Please note that you can run pivot_longer on the full dataframe. You just need to mention which columns need to be pivoted.
dog_weight <- dogs %>%
select(name, breed, weight_20, weight_21, weight_22, weight_23)
The code below uses the function pivot_longer() to reshape the columns weight_20, weight_21, weight_22, and weight_23 into a longer format.
The cols argument is used to specify the columns that we want to pivot, in this case, the columns “weight_20”, “weight_21”, “weight_22”, and “weight_23”. The names_to argument is used to specify the new column to create from the information stored in the column names of data specified by cols. The values_to argument is used to specify the new column for storing the data stored in cell values. The argument values_drop_na is set to TRUE, so any missing weight values in the columns are not added as extra rows.
longer_weight <- pivot_longer(dog_weight,
cols = c(weight_20, weight_21, weight_22, weight_23),
names_to = "year", #translated as: write name of the column to the column year
values_to = "weight", #write values of the columns to the column weight
values_drop_na = TRUE
)
#let us arrange the values to see which ones are under 5 kilo
head(arrange(longer_weight, weight), n=7)
## # A tibble: 7 × 4
## name breed year weight
## <chr> <chr> <chr> <dbl>
## 1 Harvey Chihuahua weight_22 1.34
## 2 Harvey Chihuahua weight_23 1.82
## 3 Emmett Yorkshire Terrier weight_23 3.21
## 4 Emmett Yorkshire Terrier weight_22 3.46
## 5 Sophronia Pug weight_22 6.2
## 6 Sophronia Pug weight_21 7.27
## 7 Sophronia Pug weight_20 7.54
# values that need to be changed
#Harvey: 1.34
#Harvey: 1.82
#Emmett: 3.21
#Emmett: 3.46
After creating the long dataframe “longer_weight”, we want to update the values in the weight column.
The code below updates the column weight in the data frame longer_weight by using the ifelse function.
The ifelse function checks each value in the weight column to see if it is less than 5.
If a value is less than 5, it is increased by 10% of its original value. This increase is calculated by multiplying the original value with 1.1. If a value is not less than 5, it remains unchanged. We then round the values to two decimal places.
longer_weight <- longer_weight %>%
mutate(weight = ifelse(weight < 5,
weight * 1.1,
weight)) %>%
mutate(weight = round(weight, digits = 2))
head(arrange(longer_weight, weight), n= 5)
## # A tibble: 5 × 4
## name breed year weight
## <chr> <chr> <chr> <dbl>
## 1 Harvey Chihuahua weight_22 1.47
## 2 Harvey Chihuahua weight_23 2
## 3 Emmett Yorkshire Terrier weight_23 3.53
## 4 Emmett Yorkshire Terrier weight_22 3.81
## 5 Sophronia Pug weight_22 6.2
Pivot_wider is the opposite of pivot_longer.
It is used to reshape a data frame from long format to wide format. The pivot_wider function takes columns with multiple values and spreads them out into multiple columns, while collapsing multiple rows into one.
In the previous section, we increased the weight of dogs weighing less than 5 kilos by 10%.
Now, we use the pivot_wider function to transform the long dataframe “longer_weight” into its previous wide format.
The “names_from” argument specifies that the unique values in the “year” column of the “longer_weight” dataframe (i.e., weight_20, weight_21, weight_22, weight_23) will become the new column names in the “wider_weight” dataframe.
For now, we call this dataframe wider_weight; but it is in fact similar to the dog_weight dataframe
wider_weight <- pivot_wider(longer_weight, names_from = year, values_from = weight)
#names_from means: name of the new columns should be taken from the values in the year column.
Before moving to the next task, let’s remove the dataframes we do not need anymore.

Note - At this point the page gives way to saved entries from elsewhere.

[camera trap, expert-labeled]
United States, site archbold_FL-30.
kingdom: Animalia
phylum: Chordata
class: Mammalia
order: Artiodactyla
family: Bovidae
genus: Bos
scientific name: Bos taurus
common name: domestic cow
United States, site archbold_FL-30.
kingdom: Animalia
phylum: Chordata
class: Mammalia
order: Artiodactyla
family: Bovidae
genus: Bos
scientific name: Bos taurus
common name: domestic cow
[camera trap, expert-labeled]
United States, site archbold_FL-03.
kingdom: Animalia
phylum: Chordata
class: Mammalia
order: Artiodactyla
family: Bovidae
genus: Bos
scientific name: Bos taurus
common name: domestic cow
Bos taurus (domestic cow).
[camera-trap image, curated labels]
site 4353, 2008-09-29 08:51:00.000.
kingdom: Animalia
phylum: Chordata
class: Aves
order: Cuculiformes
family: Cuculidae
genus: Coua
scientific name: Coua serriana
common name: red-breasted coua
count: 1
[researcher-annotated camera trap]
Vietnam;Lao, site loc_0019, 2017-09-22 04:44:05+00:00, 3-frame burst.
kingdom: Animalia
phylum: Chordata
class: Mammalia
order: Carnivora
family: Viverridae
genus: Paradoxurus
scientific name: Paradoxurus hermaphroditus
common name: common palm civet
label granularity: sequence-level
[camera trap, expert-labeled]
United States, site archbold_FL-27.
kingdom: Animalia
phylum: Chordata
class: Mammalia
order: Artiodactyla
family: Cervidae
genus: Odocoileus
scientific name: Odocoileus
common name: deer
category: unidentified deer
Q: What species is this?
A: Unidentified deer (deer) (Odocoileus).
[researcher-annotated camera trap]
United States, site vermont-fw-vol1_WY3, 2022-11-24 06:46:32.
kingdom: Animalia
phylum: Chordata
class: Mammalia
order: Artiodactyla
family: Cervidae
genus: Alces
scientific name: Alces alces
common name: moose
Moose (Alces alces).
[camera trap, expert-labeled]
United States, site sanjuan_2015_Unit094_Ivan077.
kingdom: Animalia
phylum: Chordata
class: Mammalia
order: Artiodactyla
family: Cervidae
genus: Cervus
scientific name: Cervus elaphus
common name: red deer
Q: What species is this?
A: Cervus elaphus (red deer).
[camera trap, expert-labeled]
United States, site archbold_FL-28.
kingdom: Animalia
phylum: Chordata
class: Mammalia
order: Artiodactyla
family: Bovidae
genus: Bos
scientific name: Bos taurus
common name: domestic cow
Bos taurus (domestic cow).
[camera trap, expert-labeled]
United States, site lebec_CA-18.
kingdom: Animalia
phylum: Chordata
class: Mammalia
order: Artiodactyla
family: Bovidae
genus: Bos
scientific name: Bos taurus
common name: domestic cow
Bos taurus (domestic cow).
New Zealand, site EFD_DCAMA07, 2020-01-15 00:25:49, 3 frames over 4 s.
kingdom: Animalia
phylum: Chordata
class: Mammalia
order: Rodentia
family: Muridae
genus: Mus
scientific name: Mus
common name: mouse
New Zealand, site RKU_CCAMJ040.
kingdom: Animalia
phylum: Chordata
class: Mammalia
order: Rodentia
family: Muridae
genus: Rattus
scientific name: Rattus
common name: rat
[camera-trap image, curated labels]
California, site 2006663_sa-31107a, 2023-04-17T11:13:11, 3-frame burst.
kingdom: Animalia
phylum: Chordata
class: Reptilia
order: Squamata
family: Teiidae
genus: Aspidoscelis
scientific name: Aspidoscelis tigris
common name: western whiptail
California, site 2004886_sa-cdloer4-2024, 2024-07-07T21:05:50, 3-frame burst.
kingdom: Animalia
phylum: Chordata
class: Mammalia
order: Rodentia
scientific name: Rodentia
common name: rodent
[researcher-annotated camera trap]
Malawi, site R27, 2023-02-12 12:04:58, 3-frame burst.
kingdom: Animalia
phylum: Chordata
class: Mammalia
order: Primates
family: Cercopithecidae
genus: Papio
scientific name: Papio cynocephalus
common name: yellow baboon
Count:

In the code below, the grep function is used to search for objects in the current environment that match the pattern “dogs”. The invert = TRUE argument inverts the search so that it returns objects that do NOT contain the word “dogs” in their name. Finally, the rm function removes all the dataframes stored in the “toremove” object.
toremove <- grep("dogs", ls(),
invert = TRUE,
value = TRUE)
rm(list = c(toremove, "toremove"))
Group-wise operations refer to the process of performing operations on subsets of data, based on the values in one or more columns.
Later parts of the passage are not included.